**AUSGEWÄHLTER AUSZUG**
○ ○ ○

Die DIN-Norm 33430
Der TÜV des Geistes
oder: Versuch der Normung des
Nicht-Normbaren
oder: Von Menschen und Dampfkesseln
Die DIN-Norm 33430 (herausgegeben
vom Deutschen Institut für Normung) wurde im Juni 2002 veröffentlicht
und stellt eine erste Norm im Bereich sozialer Dienstleistungen
dar.
Diese neue Norm soll Qualitätssicherung im Bereich von berufsbezogenen
Eignungsbeurteilungen, von Einstellungsverfahren und Einstellungstests
leisten.
Die Initiative zu einer solchen Standardisierung in Form
einer DIN-Norm kam von den Psychologenverbänden, die es als
ihre Aufgabe ansahen, den Personalauswahlprozeß von vielen
"Unzulänglichkeiten, subjektiven Verfälschungen
und amateurhaften Ansätzen" zu befreien.
Die Ziele der Norm
Die Initiatoren der Norm gehen davon aus, daß sich durch
eine Standardisierung auf einem der Norm entsprechendem Niveau
die Personalauswahl wesentlich verbessern und optimieren läßt.
Diese neue Norm soll Qualitätssicherung im Bereich von berufsbezogenen
Eignungsbeurteilungen, von Einstellungsverfahren und Einstellungstests
leisten, indem sie beschreibt:
- wie Eignungsbeurteilungen zu planen und durchzuführen
sind,
- welche Qualifikationsanforderungen die beteiligten Personen
besitzen sollen,
- welche formalen Voraussetzungen geeignete Verfahren zur Eignungsbeurteilung
erfüllen müssen.
In der Konsequenz hat die Norm Auswirkungen auf:
- alle an den Verfahren beteiligten Personen
- alle eingesetzten Verfahren
Im einzelnen betrifft die Regelung vor allem die folgenden Bereiche:
- Instrumente und Methoden der Personalauswahl;
- sie legt Regeln für die Durchführung des Auswahlprozesses
fest;
- für an der Auswahl beteiligte Personen werden besondere
Qualifizierungsansprüche festgestellt (man geht von einem
mindestens 10-tägigen Schulungsbedarf pro Mitarbeiter aus);
- Prozesse und Vorgehensweisen werden beschrieben;
- Objektivität und Validität werden näher bestimmt.
Was will man konkret?
Wer sich den Text der DIN-Norm 33430 einmal selbst zu
Gemüte führen möchte, kann dies tun. 25 Seiten
erhält man für 50 € - ein Schelm, wer hierin eine
symbolische Vorwegnahme zu erwartender preislicher Anpassungen
bestehender Tests und Auswahlverfahren vermutet.
Immerhin fällt beim Lesen der einzelnen Passagen eine grundlegende
Schwierigkeit auf.

○ ○ ○

**BEREITGESTELLTES MATERIAL**
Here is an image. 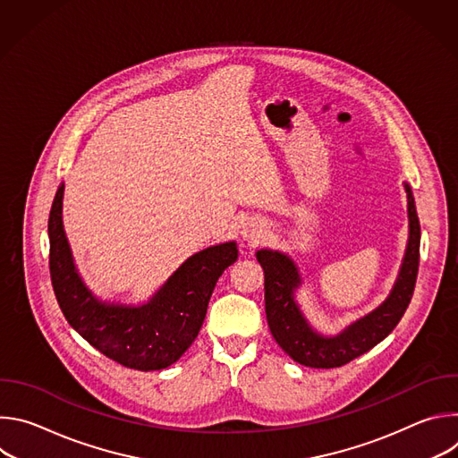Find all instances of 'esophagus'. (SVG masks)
<instances>
[{
  "label": "esophagus",
  "instance_id": "obj_1",
  "mask_svg": "<svg viewBox=\"0 0 458 458\" xmlns=\"http://www.w3.org/2000/svg\"><path fill=\"white\" fill-rule=\"evenodd\" d=\"M260 232H263V226H260L257 221H248L244 223L241 235L248 242H257V239L260 237Z\"/></svg>",
  "mask_w": 458,
  "mask_h": 458
}]
</instances>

○ ○ ○

**AUFGABENSTELLUNG**
1 - Von wem ging laut dem Text zur DIN-Norm 33430 die Initiative zur Standardisierung aus?
2 - Führen Sie alle Bereiche auf, die laut dem Text zur DIN-Norm 33430 im Einzelnen von der Regelung betroffen sind.
3 - Setzen Sie den Text zur DIN-Norm 33430 im Anschluss an den Satz „Immerhin fällt beim Lesen der einzelnen Passagen eine grundlegende Schwierigkeit auf.“ fort.

**LÖSUNGEN**
1 - Von den Psychologenverbänden.

2 -
- Instrumente und Methoden der Personalauswahl
- Regeln für die Durchführung des Auswahlprozesses
- besondere Qualifizierungsansprüche für an der Auswahl beteiligte Personen (mindestens 10-tägiger Schulungsbedarf pro Mitarbeiter)
- Beschreibung von Prozessen und Vorgehensweisen
- nähere Bestimmung von Objektivität und Validität

3 -
Dort findet man zum Beispiel Aussagen wie diese:
„In den Verfahrenshinweisen für standardisierte Verfahren
zur Eignungsbeurteilung müssen: die Zielsetzungen und Anwendungsbereiche
benannt werden, relevante empirische Untersuchungen nachvollziehbar
beschrieben werden, Konstruktionsschritte in angemessener, ausführlicher
und verständlicher Weise dargestellt werden, …“
„Die zur Eignungsbeurteilung eingesetzten Verfahren müssen
eine größtmögliche Durchführungs-, Auswertungs-
und Interpretationsobjektivität besitzen.“
„Die eingesetzten Verfahren müssen eine der jeweiligen
Art des Verfahrens und der angestrebten Aussage entsprechende
hohe Zuverlässigkeit aufweisen.“
Wann ist eine Untersuchung nachvollziehbar gestaltet?
Wann ist etwas angemessen? Was genau ist eine hohe Zuverlässigkeit?
Was ist eine größtmögliche Interpretationsobjektivität?
Nur ganz vereinzelt findet man Konkretes in der Beschreibung
der neuen Norm.
- Die Reliabilität (Zuverlässigkeit, mißt z.
B. inwieweit ein Test oder eine Methode im Wiederholungsfalle
zu gleichen Ergebnissen kommt) soll zwischen 0.75 und 0.8 liegen
(1.0 ist der höchste zu erreichende Wert, aber praktisch
nicht möglich).
- Die Validität (Aussagekraft, sagt etwas darüber
aus, ob der Test auch wirklich mißt, was er messen soll)
soll zwischen 0.3 und 0.55 liegen.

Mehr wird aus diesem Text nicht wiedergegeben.